2. A water-dispersible tablet according to claim 1, which contains coated microparticles.

3. A water-dispersible tablet according to any one of claims 1-2, which contains coated microparticles of 0.3 to 0.8 mm diameter.

4. A water-dispersible tablet according to any one of claims 1-3, which contains as the disintegrant corspovidone.

5. A water-dispersible tablet according to any one of claims 1-4, which contains as the swellable material a member of the group comprising guar gum, xanthan gum, alginates, dextran, pectins, pregelatinized starches, polysaccharides and cellulose derivatives.

6. A water-dispersible tablet according to any one of claims 1-4, which contains as the swellable material guar gum.

7. A water-dispersible tablet according to any one of claims 1-4, which contains as the swellable material granulated guar gum.

8. A water-dispersible tablet according to any one of claims 1-7, which disintegrates in water within one minute.

9. A water-dispersible tablet according to any one of claims 1-8, which forms a homogeneous suspension in water with an apparent viscosity at 20°C of 30 to 1000 mPa·s.

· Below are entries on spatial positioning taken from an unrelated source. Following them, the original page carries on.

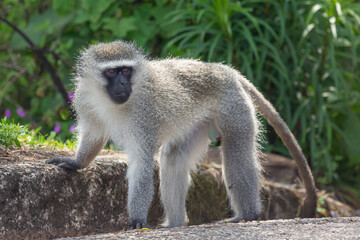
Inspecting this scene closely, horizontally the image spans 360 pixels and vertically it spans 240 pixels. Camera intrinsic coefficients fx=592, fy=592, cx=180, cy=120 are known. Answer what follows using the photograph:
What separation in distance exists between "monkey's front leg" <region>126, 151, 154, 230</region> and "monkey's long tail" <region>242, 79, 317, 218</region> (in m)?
1.62

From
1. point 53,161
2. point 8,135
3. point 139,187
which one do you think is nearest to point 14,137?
point 8,135

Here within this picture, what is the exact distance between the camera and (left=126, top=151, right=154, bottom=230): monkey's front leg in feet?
14.8

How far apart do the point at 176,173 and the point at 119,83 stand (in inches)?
46.8

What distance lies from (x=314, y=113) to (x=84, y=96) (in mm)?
4322

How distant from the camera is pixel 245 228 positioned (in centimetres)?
412

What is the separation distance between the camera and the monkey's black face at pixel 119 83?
15.2ft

10. A water-dispersible tablet according to any one of claims 1-9, which contains as the pharmaceutically active substance(s) a member of the group comprising drugs for the treatment of hypokaliaemia, psychotherapy drugs, non-steroidal antiinflammatory drugs, drugs for the therapy of hypocalcemic states or for calcium supplementation, drugs for the treatment of osteoporosis, muscle relaxants, antihistaminica, bronchodilators, drugs for the treatment of venous diseases, antitussive drugs, antipyretics, vitamines, cardiovascular and vascular drugs, geriatric drugs, pediatric drugs, drugs useful to balance the hydroelectrolytes, antibiotic drugs and nootropica.

11. A process for the manufacture of a water-dispersible tablet according to any one of claims 1-10, which comprises compressing the intimately mixed components of the tablet.